Beberapa orang mencaci Lao Zhang sebagai varian baru dari pasien yang suka menyulitkan dokter, tapi lebih banyak dokter muda yang justru diam-diam mengunduh aplikasi AI.
Seorang dokter residen di rumah sakit tersier mengaku,
“Sekarang kalau saya menerima pasien rawat jalan, saya merasa tidak tenang kalau tidak ada AI di saku saya.
Terakhir kali ada pasien dengan ruam kulit, kalau bukan karena peringatan dari AI, saya hampir salah mendiagnosis herpes zoster sebagai eksim.”
Tapi masalah ini jauh lebih rumit.
Seorang direktur senior di departemen gastroenterologi bahkan sampai menggebrak meja dan berteriak:
“AI tidak tahu apa-apa tentang observasi langsung, mencium aroma, bertanya, dan meraba pasien!”
Sedangkan departemen pernapasan lebih fleksibel—mereka malah memasukkan AI sebagai bagian dari diskusi kasus-kasus sulit.
Yang paling mengejutkan, Departemen Urusan Medis langsung mengeluarkan peraturan yang melarang keras penggunaan AI medis pihak ketiga di klinik.

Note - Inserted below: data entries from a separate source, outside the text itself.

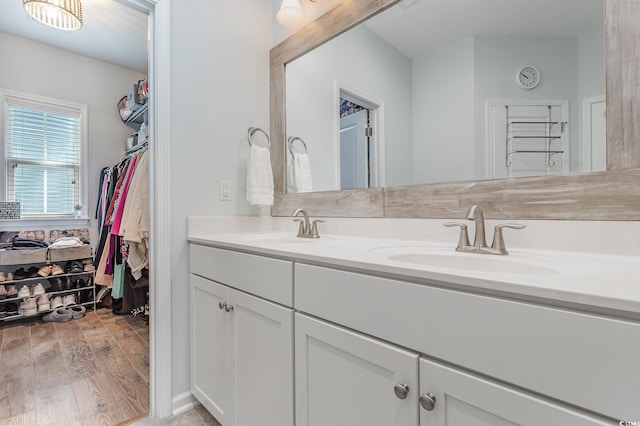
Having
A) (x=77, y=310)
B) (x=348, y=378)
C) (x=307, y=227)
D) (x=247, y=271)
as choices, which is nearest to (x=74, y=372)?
(x=77, y=310)

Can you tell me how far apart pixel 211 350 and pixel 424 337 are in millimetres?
1035

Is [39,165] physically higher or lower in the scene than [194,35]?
lower

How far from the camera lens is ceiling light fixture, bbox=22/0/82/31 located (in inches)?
80.4

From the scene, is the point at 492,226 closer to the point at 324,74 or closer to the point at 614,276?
the point at 614,276

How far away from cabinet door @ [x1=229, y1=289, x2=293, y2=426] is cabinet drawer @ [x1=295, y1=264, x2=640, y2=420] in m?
0.31

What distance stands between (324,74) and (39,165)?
316cm

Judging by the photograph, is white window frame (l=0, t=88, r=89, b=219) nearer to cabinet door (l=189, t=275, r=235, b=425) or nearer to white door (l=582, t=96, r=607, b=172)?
cabinet door (l=189, t=275, r=235, b=425)

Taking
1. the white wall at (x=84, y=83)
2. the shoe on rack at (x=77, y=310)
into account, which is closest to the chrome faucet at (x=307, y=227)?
the shoe on rack at (x=77, y=310)

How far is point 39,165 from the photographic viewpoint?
3.06 meters

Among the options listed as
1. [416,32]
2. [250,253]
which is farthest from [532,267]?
[416,32]

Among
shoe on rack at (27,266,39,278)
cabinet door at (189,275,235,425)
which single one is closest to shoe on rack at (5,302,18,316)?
shoe on rack at (27,266,39,278)

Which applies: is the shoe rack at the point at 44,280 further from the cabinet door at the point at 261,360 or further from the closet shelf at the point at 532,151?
the closet shelf at the point at 532,151

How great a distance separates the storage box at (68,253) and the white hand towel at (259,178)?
2.31 meters

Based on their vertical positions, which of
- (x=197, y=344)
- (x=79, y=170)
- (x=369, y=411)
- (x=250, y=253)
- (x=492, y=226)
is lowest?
(x=197, y=344)
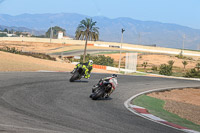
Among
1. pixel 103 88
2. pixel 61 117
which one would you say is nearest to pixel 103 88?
pixel 103 88

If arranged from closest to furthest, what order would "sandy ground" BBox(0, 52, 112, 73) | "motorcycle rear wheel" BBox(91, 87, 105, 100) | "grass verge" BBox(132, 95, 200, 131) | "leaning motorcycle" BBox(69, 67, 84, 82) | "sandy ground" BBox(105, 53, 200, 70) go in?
"grass verge" BBox(132, 95, 200, 131)
"motorcycle rear wheel" BBox(91, 87, 105, 100)
"leaning motorcycle" BBox(69, 67, 84, 82)
"sandy ground" BBox(0, 52, 112, 73)
"sandy ground" BBox(105, 53, 200, 70)

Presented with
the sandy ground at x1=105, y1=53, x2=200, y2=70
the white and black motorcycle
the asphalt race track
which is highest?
the sandy ground at x1=105, y1=53, x2=200, y2=70

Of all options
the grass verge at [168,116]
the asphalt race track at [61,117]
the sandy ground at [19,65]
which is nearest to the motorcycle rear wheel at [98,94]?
the asphalt race track at [61,117]

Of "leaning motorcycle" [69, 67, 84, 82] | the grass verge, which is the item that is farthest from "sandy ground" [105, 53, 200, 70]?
the grass verge

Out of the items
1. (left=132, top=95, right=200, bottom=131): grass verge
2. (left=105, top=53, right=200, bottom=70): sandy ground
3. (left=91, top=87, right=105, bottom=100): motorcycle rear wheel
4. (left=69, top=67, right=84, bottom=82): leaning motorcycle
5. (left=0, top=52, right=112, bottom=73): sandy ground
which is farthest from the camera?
(left=105, top=53, right=200, bottom=70): sandy ground

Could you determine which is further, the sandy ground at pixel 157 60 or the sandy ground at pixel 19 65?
the sandy ground at pixel 157 60

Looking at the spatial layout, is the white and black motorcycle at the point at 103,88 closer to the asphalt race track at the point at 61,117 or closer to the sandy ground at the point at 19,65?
the asphalt race track at the point at 61,117

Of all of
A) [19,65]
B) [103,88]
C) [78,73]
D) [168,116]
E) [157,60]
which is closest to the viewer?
[168,116]

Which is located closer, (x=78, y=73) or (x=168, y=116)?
(x=168, y=116)

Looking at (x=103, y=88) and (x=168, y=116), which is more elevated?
(x=103, y=88)

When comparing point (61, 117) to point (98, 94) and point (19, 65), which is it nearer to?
point (98, 94)

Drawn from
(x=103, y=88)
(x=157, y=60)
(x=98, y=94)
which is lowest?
(x=98, y=94)

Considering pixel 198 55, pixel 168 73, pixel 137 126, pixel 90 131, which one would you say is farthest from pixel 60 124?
pixel 198 55

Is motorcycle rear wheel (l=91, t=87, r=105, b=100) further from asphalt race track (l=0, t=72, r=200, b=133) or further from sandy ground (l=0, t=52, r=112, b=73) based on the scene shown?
A: sandy ground (l=0, t=52, r=112, b=73)
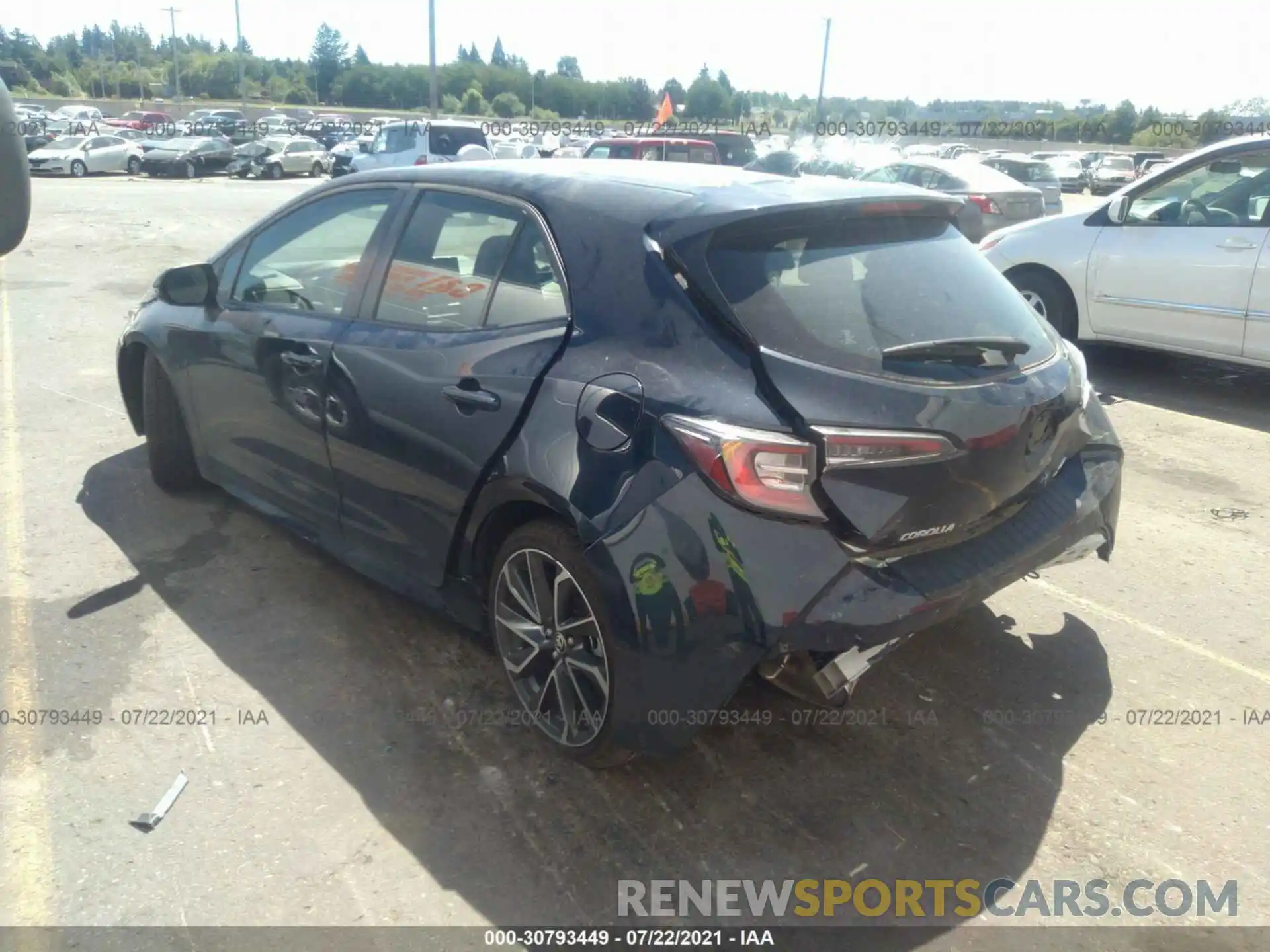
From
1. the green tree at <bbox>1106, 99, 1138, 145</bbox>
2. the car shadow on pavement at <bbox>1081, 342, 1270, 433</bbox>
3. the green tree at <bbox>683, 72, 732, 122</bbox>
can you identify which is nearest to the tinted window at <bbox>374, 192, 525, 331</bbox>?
the car shadow on pavement at <bbox>1081, 342, 1270, 433</bbox>

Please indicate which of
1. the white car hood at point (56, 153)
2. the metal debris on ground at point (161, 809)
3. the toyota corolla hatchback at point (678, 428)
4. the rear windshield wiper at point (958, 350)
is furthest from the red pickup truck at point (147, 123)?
the rear windshield wiper at point (958, 350)

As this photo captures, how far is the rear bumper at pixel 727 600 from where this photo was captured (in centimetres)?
262

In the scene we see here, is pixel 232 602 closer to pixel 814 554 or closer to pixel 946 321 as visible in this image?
pixel 814 554

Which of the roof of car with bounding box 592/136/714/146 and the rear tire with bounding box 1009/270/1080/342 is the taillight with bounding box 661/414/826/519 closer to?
the rear tire with bounding box 1009/270/1080/342

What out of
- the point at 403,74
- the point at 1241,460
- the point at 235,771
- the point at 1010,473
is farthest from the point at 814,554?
the point at 403,74

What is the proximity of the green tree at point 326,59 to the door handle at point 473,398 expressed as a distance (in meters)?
120

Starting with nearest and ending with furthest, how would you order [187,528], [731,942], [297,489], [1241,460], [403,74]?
[731,942]
[297,489]
[187,528]
[1241,460]
[403,74]

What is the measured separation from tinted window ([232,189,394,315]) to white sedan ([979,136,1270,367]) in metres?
5.41

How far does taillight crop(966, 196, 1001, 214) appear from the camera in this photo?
14430 millimetres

Namun, keesokan harinya seorang pasien malah mengajukan keluhan ke Komisi Kesehatan.
Setelah penyelidikan lebih dalam, ditemukan bahwa sistem AI ini telah dilatih menggunakan data dari hampir lima tahun jurnal medis inti global, bahkan termasuk suplemen dari New England Journal of Medicine.
Seorang dokter melakukan uji buta:
Hasilnya, AI benar dalam 17 dari 20 kasus sulit, sementara kelompok dokter ahli hanya benar dalam 12 kasus secara rata-rata.
Kini, banyak dokter muda yang mulai membawa tablet saat melakukan visite pasien—mereka menyebutnya sebagai “konsultasi berjalan”.
Saat jas putih bertemu dengan algoritma, tidak ada pemenang dalam pertarungan ini.
Batuk Lao Zhang memang sudah sembuh, tapi guncangan di dunia medis baru saja dimulai.
Lain kali saat kita pergi ke rumah sakit, menurutmu kita akan membuat janji dengan dokter spesialis dulu, atau bertanya ke AI lebih dulu?
Menurut saya, di zaman sekarang ini kita harus menguasai dua jenis pengobatan:
Ilmu Kedokteran di tangan kiri, dan DeepSeek di tangan kanan.
Kita tidak pernah tahu kapan AI akan benar-benar membuatkan kita janji dengan dokter spesialis. Semoga bermanfaat.